Placing the end user at the centre of new product development rather than the technology, allows a true understanding the their needs, behaviours and environment; critical to creating meaningful product experiences. This is achieved by employing research mythologies such as VOC interviews, contextual enquiry or ethnographic studies. Having the cross functional team engage in user research is key to building an understanding of the user, which creates novel, relevant and user–centric device solutions. Usability research feeds the concept phase and provides real insight into technology development and the complete product ecosystem. The outputs from the concept stage can be used for formative usability tests.
A well-defined formative test protocol with clear criteria for success is essential, with testing early and often this does not need to employ large numbers. Formative testing should become more rigorous and focused, with participant numbers increasing as the project progresses. The outputs from formative testing should be concisely documented, be actionable and implementable. The formative process is designed to verify project direction and provide insight-rich data for iterative refinement. This maintains an end user perspective throughout the problem-solving stages of the project. Formative usability testing builds to a conclusion, moving into summative testing following design freeze.
The execution of a summative test is a validation of the usability work completed in the project and a demonstration that the system is de-risked for use. The summative test is a representation of actual use in the marketplace, including training with supporting materials expected to accompany the product launch.
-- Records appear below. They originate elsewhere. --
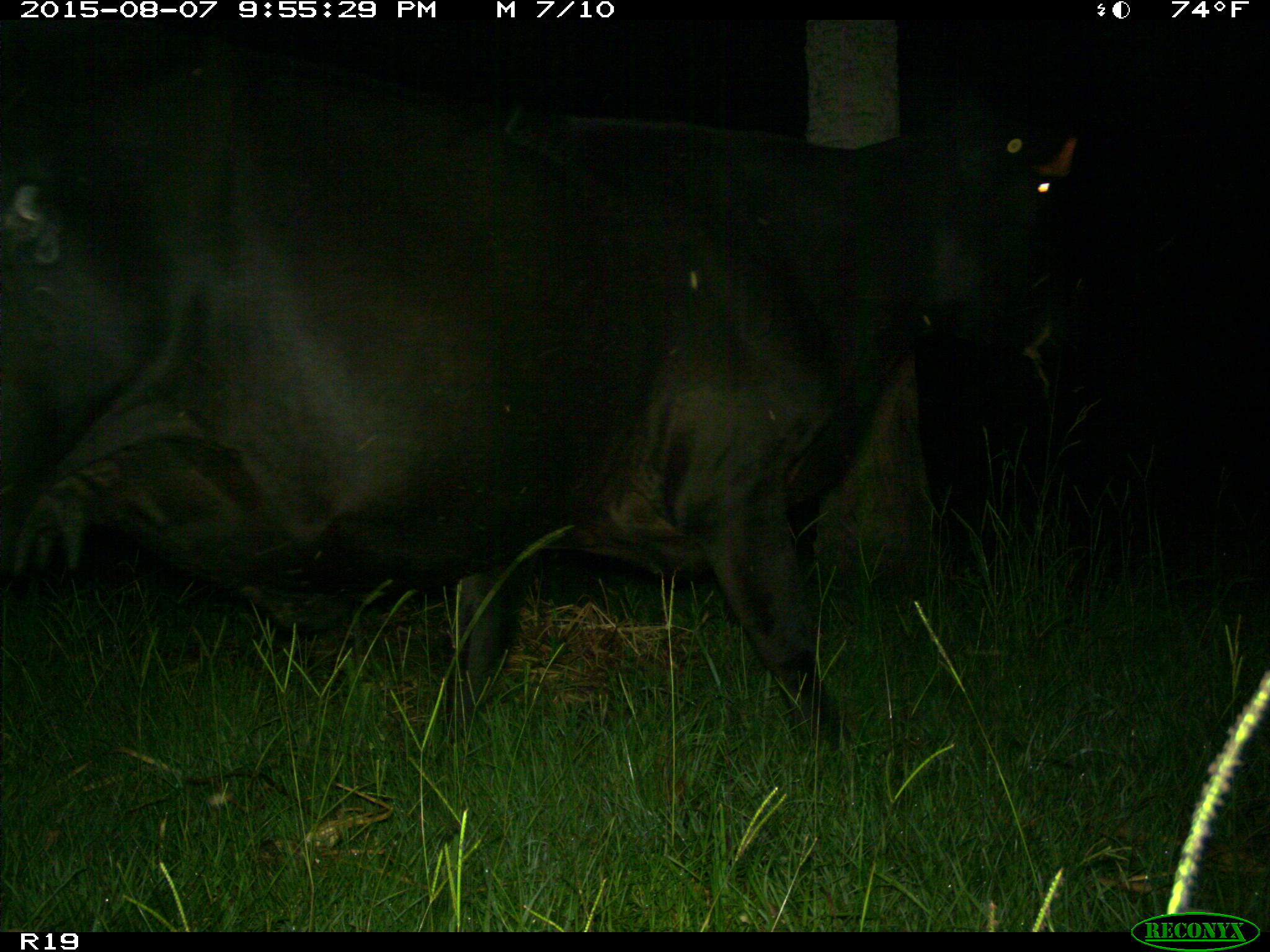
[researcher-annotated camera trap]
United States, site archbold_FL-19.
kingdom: Animalia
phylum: Chordata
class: Mammalia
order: Artiodactyla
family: Bovidae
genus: Bos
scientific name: Bos taurus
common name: domestic cow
This is the most important and expensive phase of the HFE process so it is essential that the test protocol is robust and executed by an experienced moderator. When unexpected issues do arise, it is critical that the moderator uncovers the reasoning behind the issue. Retrospective interviews with the participants are key here as they capture user perspectives and account for usability aspects that may not have been considered in the test protocol. The subsequent summative report is the conclusion of the HFE process. This report is the primary evidence to regulatory bodies that the solution is optimised for safety and intended use.
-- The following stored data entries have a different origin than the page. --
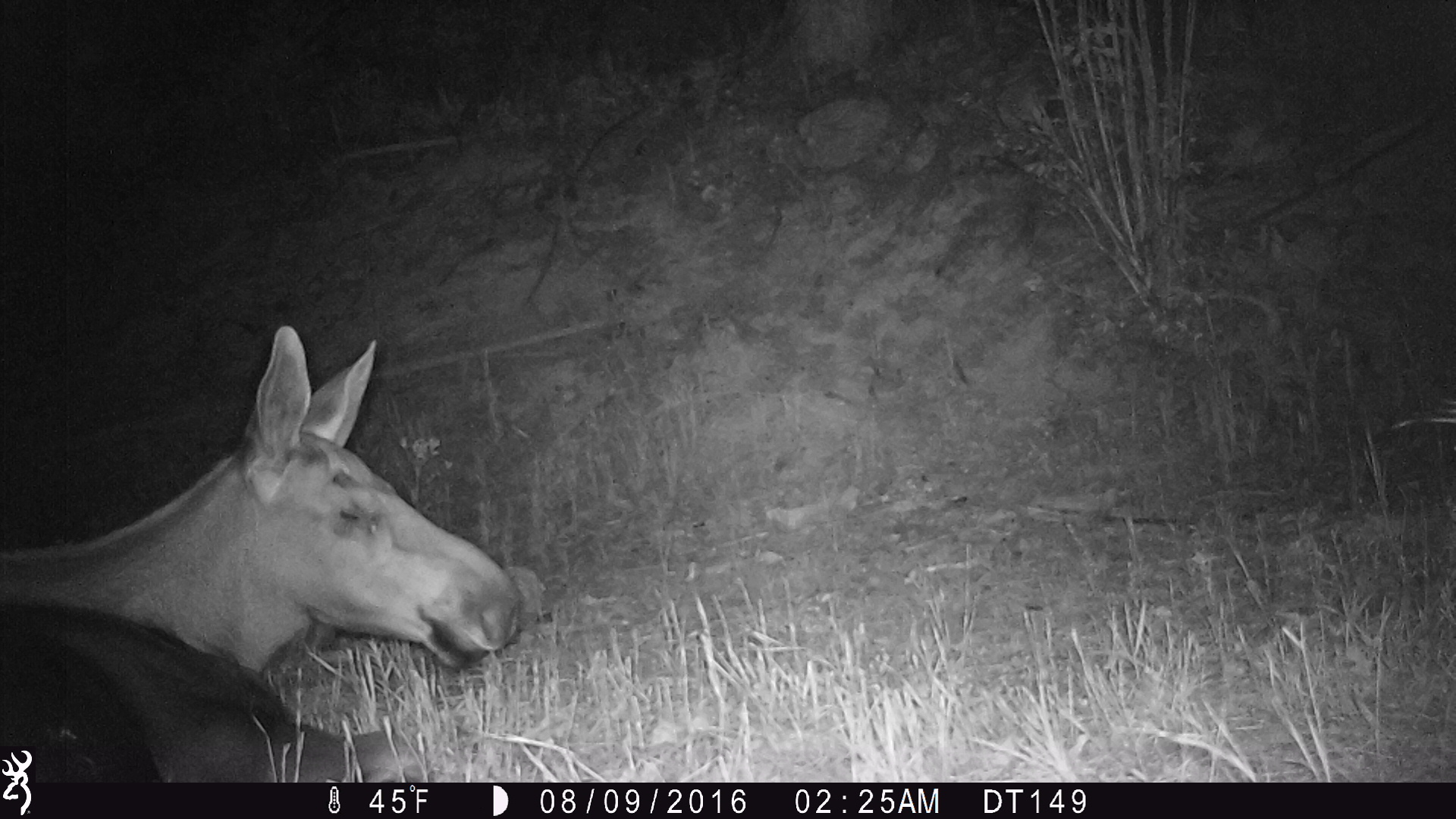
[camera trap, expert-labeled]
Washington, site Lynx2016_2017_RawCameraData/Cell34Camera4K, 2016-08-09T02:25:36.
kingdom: Animalia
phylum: Chordata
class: Mammalia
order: Artiodactyla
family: Cervidae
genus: Alces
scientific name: Alces alces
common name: moose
Alces alces (moose). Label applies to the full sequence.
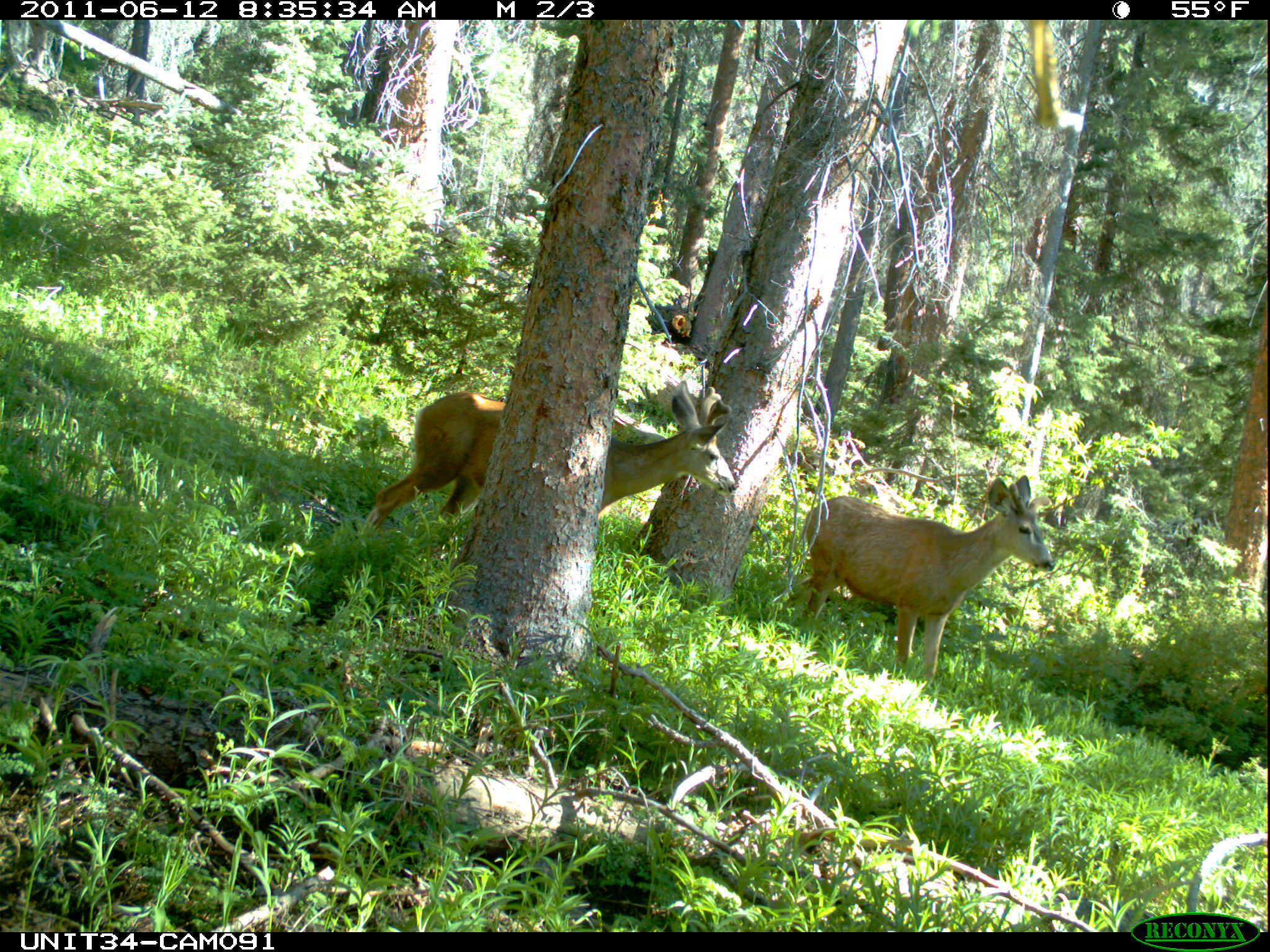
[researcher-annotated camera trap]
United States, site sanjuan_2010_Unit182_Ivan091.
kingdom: Animalia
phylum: Chordata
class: Mammalia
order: Artiodactyla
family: Cervidae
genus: Odocoileus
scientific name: Odocoileus hemionus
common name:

Characteristics of an embedded and integrated HFE process
Early and continued application of the HFE process increases the likelihood of meeting user needs, bringing commercial advantage and creating better performing solutions. An embedded HFE process will have the following characteristics.
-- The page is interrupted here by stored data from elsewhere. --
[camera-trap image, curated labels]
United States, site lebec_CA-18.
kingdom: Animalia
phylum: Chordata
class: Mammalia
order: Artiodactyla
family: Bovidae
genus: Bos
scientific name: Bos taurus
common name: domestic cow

- End-user perspective and needs are maintained through the process
- Design decisions are informed by end-user interaction tasks and needs
- HFE activity is tied to the overall development process
- HFE activity is tied to the design controls and risk management
- Usability problems are addressed as they arise and not at the end
- HFE process provides for an iterative optimisation process
- The results of HFE activities are actionable
- The HFE plan is defined and is linked to the project design history file (DHF)
HFE is a regulatory requirement but applied well, it is also a strategic product development and cost containment tool essential to commercial success. Let’s harness the power of HFE to provide solutions that elevate human capability.